_Vorgegebener Text_.
____________________
Und plötzlich kommt die Spinatschwemme

In der Nähe des Ungeheuerhofs hat Landwirt Jürgen Benignus im Rahmen eines Äckerleprojekts gut 25 Parzellen an Privatleute vermietet. Die Hobbygärtner erproben sich seit Mai für eine Saison im Anbau von Blumen und Gemüse.

Und plötzlich kommt die Spinatschwemme

Blumen und Gemüse in den Gärtchen von Elisabeth Späth und Karsten Maybee gedeihen prächtig. Fotos: J. Fiedler

Von Renate Schweizer

BACKNANG. Der Borretsch brummt. Dicke Hummeln, zartgliedrige Wildbienen, auch ein paar Honigbienen fliegen und krabbeln zwischen den leuchtend blauen Blüten und den sattgrün behaarten Blättern umher und erzeugen das ultimative Sommergeräusch. Daneben protzen Kohlköpfe selbstzufrieden mit ihren Dickbäuchen. Rotstieliger Mangold bildet auf fast allen Parzellen des Äckerleprojekts dichte Horste. An Blumenkohl hingegen trauen sich nur wenige der Freizeitgärtner. Irgendwie ist Blumenkohl wohl etwas für Fortgeschrittene – und die meisten der Äckerlepioniere bewirtschaften zum ersten Mal einen Garten. Tomaten haben alle – noch sind sie grün, doch einige Pflanzen hängen bereits pratzelvoll. Und den hinteren Abschluss der Äckerle bildet für alle ein breites Kartoffel-Zwiebel-Band.
____________________
(Auszug aus einem Datensatz)
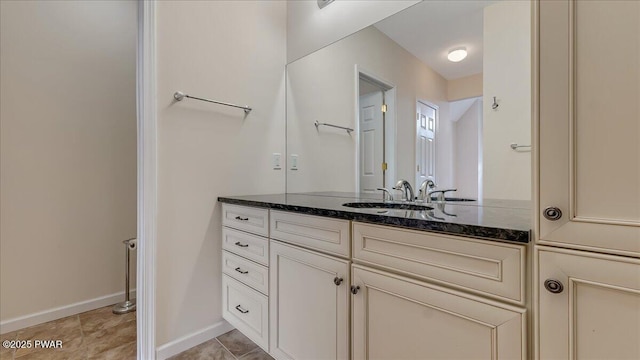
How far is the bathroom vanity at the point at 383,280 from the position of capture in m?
0.73

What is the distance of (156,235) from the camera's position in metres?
1.54

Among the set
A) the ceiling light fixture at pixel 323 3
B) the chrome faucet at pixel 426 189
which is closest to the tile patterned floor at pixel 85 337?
the chrome faucet at pixel 426 189

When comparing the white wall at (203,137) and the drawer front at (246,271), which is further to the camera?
the white wall at (203,137)

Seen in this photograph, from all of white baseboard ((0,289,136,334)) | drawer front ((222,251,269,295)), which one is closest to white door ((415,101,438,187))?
drawer front ((222,251,269,295))

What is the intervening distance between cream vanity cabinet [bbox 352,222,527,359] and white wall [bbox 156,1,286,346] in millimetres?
1055

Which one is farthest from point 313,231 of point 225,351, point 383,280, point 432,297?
point 225,351

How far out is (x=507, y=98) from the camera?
121 cm

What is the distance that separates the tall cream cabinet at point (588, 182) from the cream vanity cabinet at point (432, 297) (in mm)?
70

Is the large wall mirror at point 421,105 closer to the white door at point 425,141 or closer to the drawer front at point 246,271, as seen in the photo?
the white door at point 425,141

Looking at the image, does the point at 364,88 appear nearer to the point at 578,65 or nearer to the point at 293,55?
the point at 293,55

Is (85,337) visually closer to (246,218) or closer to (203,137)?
(246,218)

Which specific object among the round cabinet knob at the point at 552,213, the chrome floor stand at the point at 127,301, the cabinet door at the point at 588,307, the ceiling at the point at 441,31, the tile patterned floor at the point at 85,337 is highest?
the ceiling at the point at 441,31

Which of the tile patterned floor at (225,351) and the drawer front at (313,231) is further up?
the drawer front at (313,231)

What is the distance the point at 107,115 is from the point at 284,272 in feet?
6.38
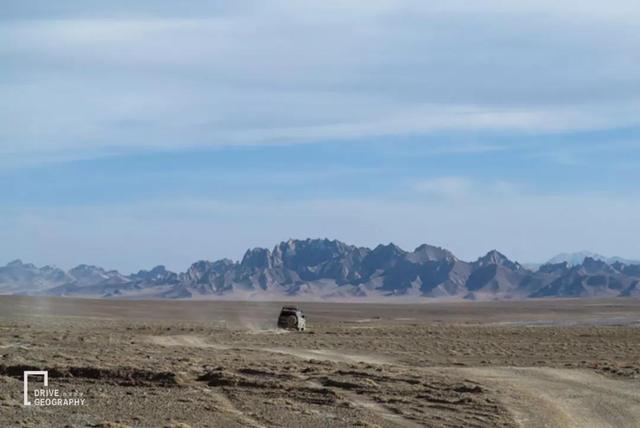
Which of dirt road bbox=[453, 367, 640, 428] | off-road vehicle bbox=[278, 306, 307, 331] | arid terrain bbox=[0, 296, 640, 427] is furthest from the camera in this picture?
off-road vehicle bbox=[278, 306, 307, 331]

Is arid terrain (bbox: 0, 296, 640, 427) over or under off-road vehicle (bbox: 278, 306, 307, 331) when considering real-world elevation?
under

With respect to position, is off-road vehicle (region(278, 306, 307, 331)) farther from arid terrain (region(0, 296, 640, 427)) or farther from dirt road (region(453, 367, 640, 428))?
dirt road (region(453, 367, 640, 428))

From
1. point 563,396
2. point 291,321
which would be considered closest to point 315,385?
point 563,396

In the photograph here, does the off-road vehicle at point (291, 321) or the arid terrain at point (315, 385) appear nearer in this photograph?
the arid terrain at point (315, 385)

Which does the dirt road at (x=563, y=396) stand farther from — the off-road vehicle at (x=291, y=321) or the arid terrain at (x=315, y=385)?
the off-road vehicle at (x=291, y=321)

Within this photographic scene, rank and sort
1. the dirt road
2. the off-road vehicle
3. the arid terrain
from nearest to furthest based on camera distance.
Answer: the arid terrain, the dirt road, the off-road vehicle

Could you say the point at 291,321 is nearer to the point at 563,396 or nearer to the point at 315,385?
the point at 315,385

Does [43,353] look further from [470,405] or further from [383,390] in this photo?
[470,405]

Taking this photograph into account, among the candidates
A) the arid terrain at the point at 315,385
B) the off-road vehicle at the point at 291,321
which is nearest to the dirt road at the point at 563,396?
the arid terrain at the point at 315,385

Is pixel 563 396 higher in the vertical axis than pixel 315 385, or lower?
lower

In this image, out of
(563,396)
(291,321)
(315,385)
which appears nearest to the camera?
(563,396)

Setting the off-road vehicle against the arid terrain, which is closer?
the arid terrain

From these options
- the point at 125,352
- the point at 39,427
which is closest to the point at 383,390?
the point at 39,427

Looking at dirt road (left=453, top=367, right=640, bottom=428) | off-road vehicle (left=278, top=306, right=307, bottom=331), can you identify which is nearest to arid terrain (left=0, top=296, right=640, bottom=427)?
dirt road (left=453, top=367, right=640, bottom=428)
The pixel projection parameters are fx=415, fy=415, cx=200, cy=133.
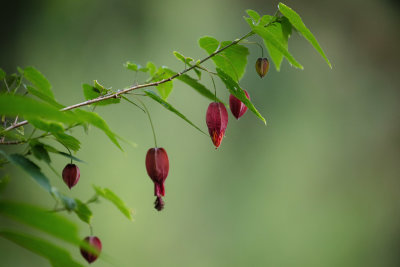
____________________
_Aufgabe_. Welche Pflanzenarten nennt der Artikel über das Äckerleprojekt in dem Absatz, der mit „BACKNANG.“ beginnt? Zähle alle auf. Die Zeilen werden hier nicht gebraucht.

_Lösung_. Borretsch, Kohl (Kohlköpfe), Mangold, Blumenkohl, Tomaten, Kartoffeln, Zwiebeln